UK CRE looks relatively steady, for now

Despite the political and economic backdrop, investors still see UK commercial property as a safe haven – for the time being.

Despite the political and economic backdrop, investors still see UK commercial property as a safe haven – for the time being.

It may not sound like high praise for the sector, but on a relative value basis, UK commercial property still offers global investors a safe place to park their capital.

Certainly, Brexit-fuelled concerns have affected some investors’ attitudes to the UK – particularly City of London offices – but, generally, when kit goes onto the market, it sells. The political and economic outlook might look unsettling by British standards, but investors seem to still view UK CRE as a steady market underpinned by an economy which has defied expectations to continue to grow.

Figures published by CBRE this week offer context. Prime UK rental values rose by 0.4 percent in the last quarter of 2016. Although this was the lowest quarter for growth last year, it shows the best property remained resilient. Prime yields were largely stable, with just a single basis point drop during Q4, to 5.4 percent at the all-property level.

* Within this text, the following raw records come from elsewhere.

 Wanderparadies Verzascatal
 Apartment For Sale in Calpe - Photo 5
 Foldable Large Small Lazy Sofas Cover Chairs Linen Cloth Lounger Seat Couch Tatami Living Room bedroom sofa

On the lending side, CBRE’s stats revealed CRE debt, on a gross returns basis, commanded a premium of 2.9 percent over gilts and the gap in gross returns between CRE debt and corporate bonds stood at 1.8 percent in Q4.

Commercial real estate might not be offering investors much capital growth, but as an income-generator amid a low interest rate environment, it looks pretty solid. What could possibly go wrong?

At a Loan Market Association seminar in London this week, a panel of real estate lenders debated the strength of the UK real estate finance market. Lloyds’ global head of CRE lending, John Feeney, agreed “up to a point” that the UK is a safe haven, but warned against complacency: “UK CRE sits within a relative value matrix. Today, London and the UK looks pretty attractive relative to comparable markets such as Milan and Paris, which offer similar cashflows from similar assets. But there is no magic to the UK market. It’s not irreplaceable in an investor’s portfolio and we have to be careful to ensure it remains attractive.”

Although opinions on where we are in the property cycle differ, it’s difficult not to conclude that we are reaching the crest. With some exceptions, significant capital value growth is unlikely. Investors are relying on income, or maybe an element of value-add, to drive their returns. Pricing looks a little toppy.

Another panellist at the LMA event, TH Real Estate’s debt head Christian Janssen, expressed his concerns. “Are CRE investors truly earning enough of a risk premium?” he asked. “Assets are flying off the shelf and some yields are at 4 percent in the City. Does that really make sense? We are likely to see some imported inflation, so although the UK is attractive, valuations are a little high.”

If we are getting slightly long into the cycle, it is important to remember that this is not a debt-fuelled bubble, like 2006’s top-of-the-market. Lenders are resolutely sticking to their guns on leverage (indeed, there’s so much equity in the market that borrowers are not demanding high LTVs) and although some covenants have undoubtedly been relaxed, competitive pressure has largely been fought out by lenders on loan pricing.

Factors external to the dynamics of the market could determine how precarious UK CRE’s ‘safe haven’ status is. Although the market today is very different to that which imploded in 2007-2008, so are the external factors – Brexit, Trump, the strength of the EU – with which it will have to contend.